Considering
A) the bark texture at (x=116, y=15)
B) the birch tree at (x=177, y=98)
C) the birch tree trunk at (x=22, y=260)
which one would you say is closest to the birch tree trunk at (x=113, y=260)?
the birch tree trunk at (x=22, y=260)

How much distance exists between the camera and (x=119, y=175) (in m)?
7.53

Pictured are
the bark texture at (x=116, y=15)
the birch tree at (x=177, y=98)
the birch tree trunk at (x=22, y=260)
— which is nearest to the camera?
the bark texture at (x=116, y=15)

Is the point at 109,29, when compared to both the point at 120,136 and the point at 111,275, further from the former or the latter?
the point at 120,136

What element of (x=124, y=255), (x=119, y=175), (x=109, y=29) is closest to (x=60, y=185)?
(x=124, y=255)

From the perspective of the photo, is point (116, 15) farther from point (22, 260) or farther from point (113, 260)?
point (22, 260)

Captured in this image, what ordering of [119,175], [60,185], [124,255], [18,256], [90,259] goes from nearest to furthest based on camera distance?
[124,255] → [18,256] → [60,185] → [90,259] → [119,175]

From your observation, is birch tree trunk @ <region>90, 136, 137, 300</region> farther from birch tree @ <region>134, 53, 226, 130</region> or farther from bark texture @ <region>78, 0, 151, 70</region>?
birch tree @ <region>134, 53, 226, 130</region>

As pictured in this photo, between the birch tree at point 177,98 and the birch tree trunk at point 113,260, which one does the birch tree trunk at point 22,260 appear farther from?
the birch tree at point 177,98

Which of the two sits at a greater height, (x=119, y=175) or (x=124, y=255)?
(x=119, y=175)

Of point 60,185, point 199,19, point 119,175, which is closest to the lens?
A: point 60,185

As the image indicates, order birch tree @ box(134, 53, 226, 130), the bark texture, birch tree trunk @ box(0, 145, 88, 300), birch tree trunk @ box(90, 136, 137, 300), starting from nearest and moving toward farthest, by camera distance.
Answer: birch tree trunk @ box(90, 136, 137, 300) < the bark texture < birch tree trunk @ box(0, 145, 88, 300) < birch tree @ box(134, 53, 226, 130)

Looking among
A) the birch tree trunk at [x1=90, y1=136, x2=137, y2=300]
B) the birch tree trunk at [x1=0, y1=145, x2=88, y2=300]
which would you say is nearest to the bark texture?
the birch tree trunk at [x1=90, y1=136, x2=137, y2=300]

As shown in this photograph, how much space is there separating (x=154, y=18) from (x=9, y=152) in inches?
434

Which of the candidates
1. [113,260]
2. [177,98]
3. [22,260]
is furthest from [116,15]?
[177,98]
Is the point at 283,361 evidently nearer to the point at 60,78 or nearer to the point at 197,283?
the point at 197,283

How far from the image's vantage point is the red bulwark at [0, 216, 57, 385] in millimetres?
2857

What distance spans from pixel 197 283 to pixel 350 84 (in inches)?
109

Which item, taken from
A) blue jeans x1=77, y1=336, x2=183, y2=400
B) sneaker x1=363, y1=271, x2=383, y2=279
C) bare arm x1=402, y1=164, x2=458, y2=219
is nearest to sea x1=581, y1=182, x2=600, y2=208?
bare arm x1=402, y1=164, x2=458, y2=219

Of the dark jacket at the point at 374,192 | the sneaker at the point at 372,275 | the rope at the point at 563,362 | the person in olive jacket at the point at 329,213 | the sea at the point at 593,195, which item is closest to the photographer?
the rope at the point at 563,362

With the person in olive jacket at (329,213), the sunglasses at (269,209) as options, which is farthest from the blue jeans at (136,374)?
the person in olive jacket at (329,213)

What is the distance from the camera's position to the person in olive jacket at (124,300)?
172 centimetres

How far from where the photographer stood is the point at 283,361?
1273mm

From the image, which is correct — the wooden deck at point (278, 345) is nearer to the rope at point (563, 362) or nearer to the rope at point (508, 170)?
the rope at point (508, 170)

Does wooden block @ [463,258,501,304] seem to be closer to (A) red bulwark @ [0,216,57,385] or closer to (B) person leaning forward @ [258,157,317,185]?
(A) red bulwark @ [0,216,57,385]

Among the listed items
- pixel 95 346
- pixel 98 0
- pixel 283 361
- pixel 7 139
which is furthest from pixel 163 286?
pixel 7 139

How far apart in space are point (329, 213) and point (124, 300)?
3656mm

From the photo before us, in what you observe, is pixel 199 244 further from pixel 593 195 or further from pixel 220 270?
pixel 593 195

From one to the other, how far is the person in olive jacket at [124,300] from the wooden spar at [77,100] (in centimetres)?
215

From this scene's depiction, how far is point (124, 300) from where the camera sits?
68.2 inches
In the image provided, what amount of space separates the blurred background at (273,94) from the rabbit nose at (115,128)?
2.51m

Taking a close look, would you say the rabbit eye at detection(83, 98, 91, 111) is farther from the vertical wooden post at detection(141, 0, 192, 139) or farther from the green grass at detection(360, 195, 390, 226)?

> WHAT THE TASK REQUIRES: Your task is to reproduce the whole listing exactly.

> SOLUTION:
Considering
A) the bark texture at (x=116, y=15)
B) the birch tree at (x=177, y=98)
C) the birch tree trunk at (x=22, y=260)
which one would you say is closest to the birch tree trunk at (x=113, y=260)?
the birch tree trunk at (x=22, y=260)

How much distance exists between the camera and (x=119, y=175) (in m)?
7.53

Pictured are
the bark texture at (x=116, y=15)
the birch tree at (x=177, y=98)
the birch tree trunk at (x=22, y=260)
— which is nearest to the camera?
the bark texture at (x=116, y=15)

Is the point at 109,29, when compared to both the point at 120,136 and the point at 111,275, further from the former or the latter?
the point at 120,136

What element of (x=124, y=255), (x=119, y=175), (x=109, y=29) is closest to (x=60, y=185)?
(x=124, y=255)

From the perspective of the photo, is point (116, 15) farther from point (22, 260) or farther from point (113, 260)?
point (22, 260)

Captured in this image, what ordering of [119,175], [60,185], [124,255], [18,256], [90,259] goes from nearest to furthest based on camera distance?
[124,255] → [18,256] → [60,185] → [90,259] → [119,175]

From your observation, is birch tree trunk @ <region>90, 136, 137, 300</region> farther from birch tree @ <region>134, 53, 226, 130</region> or farther from bark texture @ <region>78, 0, 151, 70</region>?
birch tree @ <region>134, 53, 226, 130</region>

As pictured in this photo, between the birch tree at point 177,98 and the birch tree trunk at point 113,260, which one does the birch tree trunk at point 22,260 appear farther from?
the birch tree at point 177,98

Which of the two sits at a greater height, (x=119, y=175) or (x=124, y=255)?
(x=119, y=175)

Of point 60,185, point 199,19, point 119,175, which is closest to the lens?
A: point 60,185

As the image indicates, order birch tree @ box(134, 53, 226, 130), the bark texture, birch tree trunk @ box(0, 145, 88, 300), birch tree trunk @ box(90, 136, 137, 300), starting from nearest and moving toward farthest, by camera distance.
Answer: birch tree trunk @ box(90, 136, 137, 300) < the bark texture < birch tree trunk @ box(0, 145, 88, 300) < birch tree @ box(134, 53, 226, 130)

Looking among
A) the birch tree trunk at [x1=90, y1=136, x2=137, y2=300]
B) the birch tree trunk at [x1=0, y1=145, x2=88, y2=300]
which would you say is nearest to the bark texture?
the birch tree trunk at [x1=90, y1=136, x2=137, y2=300]

As shown in this photograph, how much space is there separating (x=154, y=18) from (x=9, y=152) in inches?
434

Which of the candidates
1. [113,260]
2. [177,98]
3. [22,260]
is furthest from [116,15]?
[177,98]
Is the point at 283,361 evidently nearer to the point at 60,78 or nearer to the point at 197,283?
the point at 197,283

How far from the image's vantage point is the red bulwark at [0, 216, 57, 385] in millimetres?
2857

What distance spans from pixel 197 283 to pixel 350 84 (in inches)?
109

Which item, taken from
A) blue jeans x1=77, y1=336, x2=183, y2=400
B) sneaker x1=363, y1=271, x2=383, y2=279
C) bare arm x1=402, y1=164, x2=458, y2=219
is nearest to sea x1=581, y1=182, x2=600, y2=208?
bare arm x1=402, y1=164, x2=458, y2=219

Of the dark jacket at the point at 374,192 | the sneaker at the point at 372,275 | the rope at the point at 563,362 | the person in olive jacket at the point at 329,213 | the sea at the point at 593,195, which item is closest to the photographer?
the rope at the point at 563,362

With the person in olive jacket at (329,213), the sunglasses at (269,209) as options, which is farthest from the blue jeans at (136,374)?
the person in olive jacket at (329,213)

What is the distance from the camera's position to the person in olive jacket at (124,300)?
172 centimetres

How far from where the photographer stood is the point at 283,361?
1273mm

From the image, which is correct — the wooden deck at point (278, 345) is nearer to the rope at point (563, 362) or nearer to the rope at point (508, 170)?
the rope at point (508, 170)

Does wooden block @ [463,258,501,304] seem to be closer to (A) red bulwark @ [0,216,57,385] or closer to (B) person leaning forward @ [258,157,317,185]?
(A) red bulwark @ [0,216,57,385]

Among the listed items
- pixel 95 346
- pixel 98 0
- pixel 283 361
- pixel 7 139
which is furthest from pixel 163 286?
pixel 7 139

How far apart in space are point (329, 213) and point (124, 300)?
3656mm

From the photo before us, in what you observe, is pixel 199 244 further from pixel 593 195 or further from pixel 220 270?
pixel 593 195

From one to the other, how far is the person in olive jacket at [124,300] from the wooden spar at [77,100] (in centimetres)?
215

From this scene's depiction, how far is point (124, 300) from where the camera sits?
68.2 inches
In the image provided, what amount of space separates the blurred background at (273,94) from the rabbit nose at (115,128)?
2.51m

Taking a close look, would you say the rabbit eye at detection(83, 98, 91, 111) is farther from the vertical wooden post at detection(141, 0, 192, 139) or farther from the green grass at detection(360, 195, 390, 226)?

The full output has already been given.